A pilot project in Glasgow – the first of its kind in Scotland – will see nature-based businesses and organisations receive expert support to help their development and growth, creating more jobs in the green economy and helping the city to meet net-zero targets.
This project – the Nature-Based Accelerator Programme – is now open to applications, and is a three-months, fully-funded (worth over £1500 to each successful applicant) programme aimed at individuals, enterprises or community groups who have a business or social enterprise idea that uses nature directly or indirectly.
This support would be available for a wide range of activities, including beekeeping; carbon offsetting; ‘green’ roofs; greenspace management; eco-tourism; food or other community growing schemes; skills training; and tree-planting enterprises, plus many more.
The programme will encourage both a more resilient local nature-based economy in Glasgow, and also develop innovative ideas in this economic sector as well as improving and maintaining the city’s open spaces.

• _Excerpted data_:
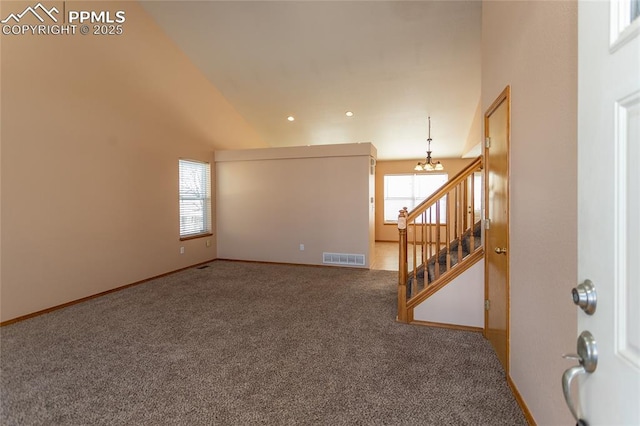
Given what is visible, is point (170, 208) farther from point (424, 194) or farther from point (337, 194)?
point (424, 194)

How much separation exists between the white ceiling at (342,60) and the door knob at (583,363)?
467 cm

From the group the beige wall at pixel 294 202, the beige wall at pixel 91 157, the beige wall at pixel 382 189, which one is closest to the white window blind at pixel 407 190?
the beige wall at pixel 382 189

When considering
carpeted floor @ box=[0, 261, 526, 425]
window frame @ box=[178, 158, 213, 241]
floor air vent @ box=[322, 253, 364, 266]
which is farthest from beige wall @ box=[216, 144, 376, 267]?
carpeted floor @ box=[0, 261, 526, 425]

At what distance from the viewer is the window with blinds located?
6035 mm

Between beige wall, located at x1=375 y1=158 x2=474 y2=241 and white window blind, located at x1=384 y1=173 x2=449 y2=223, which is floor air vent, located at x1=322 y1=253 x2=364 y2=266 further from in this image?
white window blind, located at x1=384 y1=173 x2=449 y2=223

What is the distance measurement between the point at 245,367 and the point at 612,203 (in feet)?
8.22

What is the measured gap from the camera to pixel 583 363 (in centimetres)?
66

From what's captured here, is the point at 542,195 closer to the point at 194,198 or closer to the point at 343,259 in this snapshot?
the point at 343,259

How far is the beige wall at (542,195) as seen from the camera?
1.37 m

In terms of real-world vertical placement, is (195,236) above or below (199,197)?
below

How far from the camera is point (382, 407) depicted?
1.95 m

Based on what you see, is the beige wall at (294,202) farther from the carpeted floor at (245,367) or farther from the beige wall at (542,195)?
the beige wall at (542,195)

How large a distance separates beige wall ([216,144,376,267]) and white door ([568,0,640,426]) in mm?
5264

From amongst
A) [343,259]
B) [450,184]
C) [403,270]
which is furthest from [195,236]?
[450,184]
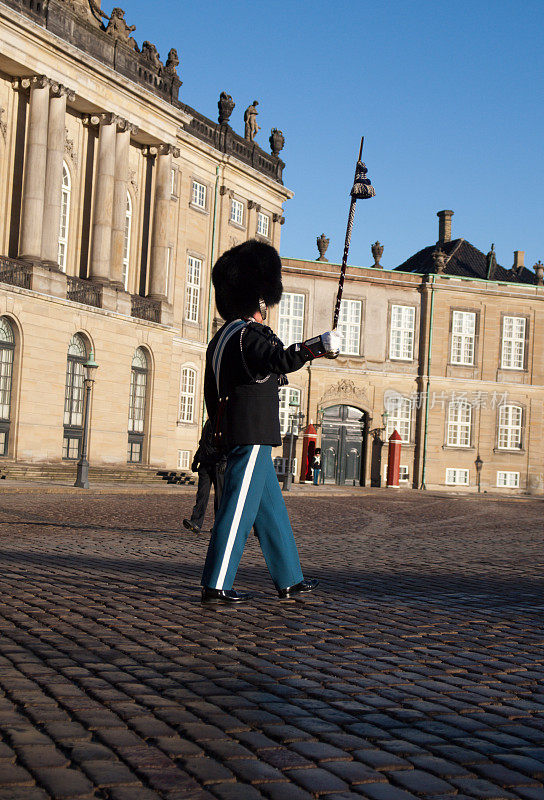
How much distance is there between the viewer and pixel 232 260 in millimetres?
7398

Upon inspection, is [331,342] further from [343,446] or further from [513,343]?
[513,343]

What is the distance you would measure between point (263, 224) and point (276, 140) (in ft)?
12.3

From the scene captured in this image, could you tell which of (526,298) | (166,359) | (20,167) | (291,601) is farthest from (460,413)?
(291,601)

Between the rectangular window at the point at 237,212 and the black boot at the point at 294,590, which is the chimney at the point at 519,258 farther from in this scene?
the black boot at the point at 294,590

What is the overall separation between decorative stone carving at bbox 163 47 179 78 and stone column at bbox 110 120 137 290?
3510mm

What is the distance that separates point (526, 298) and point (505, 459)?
7.33m

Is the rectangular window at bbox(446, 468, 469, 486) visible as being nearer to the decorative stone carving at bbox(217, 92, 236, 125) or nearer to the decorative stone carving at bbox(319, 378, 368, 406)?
the decorative stone carving at bbox(319, 378, 368, 406)

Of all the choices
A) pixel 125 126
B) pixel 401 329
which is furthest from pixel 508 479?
pixel 125 126

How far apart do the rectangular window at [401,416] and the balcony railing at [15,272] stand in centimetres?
2152

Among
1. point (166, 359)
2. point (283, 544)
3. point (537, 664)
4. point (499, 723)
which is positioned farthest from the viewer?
point (166, 359)

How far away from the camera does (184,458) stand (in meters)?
39.7

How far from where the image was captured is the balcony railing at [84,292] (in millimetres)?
31766

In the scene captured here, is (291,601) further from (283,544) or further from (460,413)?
(460,413)

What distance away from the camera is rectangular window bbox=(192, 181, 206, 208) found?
4006 cm
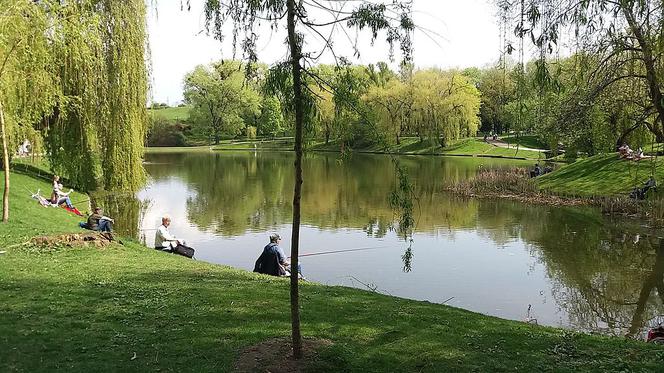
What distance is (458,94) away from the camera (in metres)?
55.1

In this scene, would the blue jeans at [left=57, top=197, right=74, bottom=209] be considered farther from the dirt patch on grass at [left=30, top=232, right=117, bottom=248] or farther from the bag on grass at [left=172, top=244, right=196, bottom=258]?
the dirt patch on grass at [left=30, top=232, right=117, bottom=248]

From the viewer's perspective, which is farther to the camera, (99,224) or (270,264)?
(99,224)

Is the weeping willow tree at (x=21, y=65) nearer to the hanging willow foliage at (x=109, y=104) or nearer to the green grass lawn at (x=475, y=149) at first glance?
the hanging willow foliage at (x=109, y=104)

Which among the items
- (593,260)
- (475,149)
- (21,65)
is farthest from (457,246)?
(475,149)

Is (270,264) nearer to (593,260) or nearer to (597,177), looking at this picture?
(593,260)

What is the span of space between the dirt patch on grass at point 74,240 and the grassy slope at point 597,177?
834 inches

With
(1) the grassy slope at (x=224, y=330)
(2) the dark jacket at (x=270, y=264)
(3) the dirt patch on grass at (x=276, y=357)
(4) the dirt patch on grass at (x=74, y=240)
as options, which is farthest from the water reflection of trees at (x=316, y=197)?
(4) the dirt patch on grass at (x=74, y=240)

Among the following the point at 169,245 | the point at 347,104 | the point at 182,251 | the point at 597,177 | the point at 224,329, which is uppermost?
the point at 347,104

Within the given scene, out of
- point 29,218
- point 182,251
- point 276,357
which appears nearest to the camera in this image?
point 276,357

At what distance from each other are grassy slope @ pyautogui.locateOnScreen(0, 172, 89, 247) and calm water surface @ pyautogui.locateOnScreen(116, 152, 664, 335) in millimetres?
2362

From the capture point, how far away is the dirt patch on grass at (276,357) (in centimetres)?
512

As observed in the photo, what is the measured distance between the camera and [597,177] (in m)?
27.6

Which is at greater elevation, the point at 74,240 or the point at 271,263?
the point at 74,240

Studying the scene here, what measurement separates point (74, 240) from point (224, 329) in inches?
252
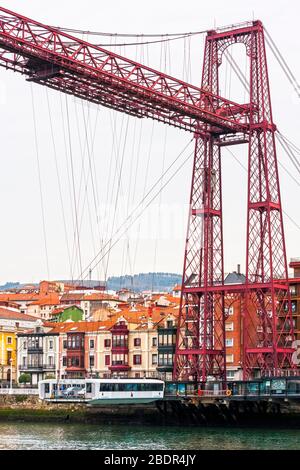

• _Tasks to complete_:
(1) List every activity that the text on the Nature-Based Accelerator Programme names as eligible for support.
(2) According to the text on the Nature-Based Accelerator Programme, how long does the programme last?

• _Solutions by task_:
(1)
- beekeeping
- carbon offsetting
- ‘green’ roofs
- greenspace management
- eco-tourism
- food or other community growing schemes
- skills training
- tree-planting enterprises

(2) Three months.